"Time changes everything
One truth always stays the same
You're still you
After all
You're still you…"
- Josh Groban
My dad was a mystery to me. A farm boy from a large immigrant Irish family of very humble means, his formal education was curtailed by the demands of agricultural seasons and crop schedules. By the time he was 30, he and mom had 6 children under the age of 10. At 31 he was introduced to Christian Science and his desire to understand words he was reading about God, and the world around him, launched him on a personal quest for knowledge and wisdom.
As the oldest child in my family, my dad and I were often (in those days as he took up his self-education where he had once left off) studying the same things. Our reading levels advanced concurrently and I would often find him picking up my science or history textbooks when they were laying on the table during long homework sessions…and reading them. His tools for self-instruction were as diverse as his interests. I was neither surprised to see him with his nose in a volume of our World Book Encyclopedia (reading it through - page after page - like a novel) or a Nancy Drew mystery I had finished.
What always surprised me was his humility in letting us see him struggle with words that were new or foreign to him, and ask for help…or the dictionary…in order to self-solve the mysteries of language-usage or meaning.
When I was in high school I went through a very rough patch of self-doubt and loneliness. I had always been a small child, girl, pre-teen, but with the onset of womanhood my body seemed to betray me. All my new body parts seemed to appear over the course of one summer. Unfortunately, it happened while I was away from all the kids I had only just met when we moved into the district just before the end of the previous school year. In their eyes I went from being a skinny little kid to a young woman overnight…or at least over the summer.
When I arrived back in school that September I was soft and round and I don't think there was an angular feature left on my once rather gangly body. Before I knew it rumors were swirling. No one knew me well enough to deny the rumors as lies…in my defense, or to come to me and ask whether they were true…for themselves.
As a new kid I was a blank canvas for painting a titillating picture on…and my new rounder, softer body provided the paint for doing just that. Of course, it all added up to a fantabulous story in which my parents must have moved our family away from wherever we had lived to this small farming community, because I was in the early stages of pregnancy. Over the summer I must have had the baby, and I was still padded with post-baby fullness. It didn't help that my mother had just given birth to twins (yes, numbers 7 and 8) and they didn't look anything alike.
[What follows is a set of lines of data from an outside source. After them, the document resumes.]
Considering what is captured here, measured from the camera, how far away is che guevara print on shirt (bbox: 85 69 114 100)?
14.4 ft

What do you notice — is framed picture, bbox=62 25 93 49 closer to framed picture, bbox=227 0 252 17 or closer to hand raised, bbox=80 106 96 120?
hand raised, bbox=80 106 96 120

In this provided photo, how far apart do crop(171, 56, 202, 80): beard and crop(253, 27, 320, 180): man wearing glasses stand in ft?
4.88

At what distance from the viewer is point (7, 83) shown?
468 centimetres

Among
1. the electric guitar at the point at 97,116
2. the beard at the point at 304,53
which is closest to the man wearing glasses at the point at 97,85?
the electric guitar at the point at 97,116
One of them must have been mine…right? Wrong!
When I finally became aware of what was being said, I was devastated. I remember coming home after school that day and wanting to quit school and never go back. I went to my bed and picked up the "autograph dog" I had sewn together from two panels of pale blue gingham printed with the front and back images of a floppy eared puppy and stuffed with poly-fill. These were popular at my former school and everyone would bring them in to have their friends autograph. I had made one for myself over the summer, but the only autographs I had on it were from my parents and my two sisters who were old enough o write in cursive.
I hugged it to my chest and tried to pray. But nothing really helped. At one point, I looked at my dog and there, written in my dad's pretty horrible handwriting, were the words "She walks in beauty and grace like the night - Dad." Something about his writing of those words made me feel braver about everything. I felt like I could walk with my head held high knowing that what was being said about me wasn't true. I felt an inner elegance and dignity that looking in the mirror, and seeing the all too obvious reason for the rumors, didn't give me.
I went back to school the next day...and the next. The rumor blew over with some help from my parents, and I ended up loving my school year and the friends I eventually made.
The blue gingham dog moved through my young adulthood with me from room to apartment to house. The ink from my parents' and sisters' autographs faded. I never let another person sign that dog and if I close my eyes, still today, I can see that exact shade of turquoise-y blue gingham with those four autographs in faded black ball-point pen as if I were holding it in my hands.
It was years before I discovered that my dad had quoted Lord Byron (adding the word grace) in his autograph. When I did, it made me cry. I never knew he had read, and loved, Byron well enough to quote him. It was such a new and different view of my dad. His addition of the word "grace" is still a gift. He was not an emotionally expressive kind of guy...and we had our issues and differences, but to think that he chose such a word in thinking of me, and that he'd had the audacity to insert it into a quote by a famous poet makes me smile. He must have trusted a Voice that told him that his own inspiration and ideas were as valid and immutable as Byron's. His use of the word "grace" still gives me courage when navigating through rough waters and facing down my own demons.
I would like to think that no matter what mistakes we make, or misunderstandings we face…whatever rumors may swirl or fears may poke at soft places in our hearts where we feel vulnerable or fragile, we all have a Father who is constantly writing His message of Love on our hearts telling us that, in His eyes, no matter what, "You're still you…after all, you're still you."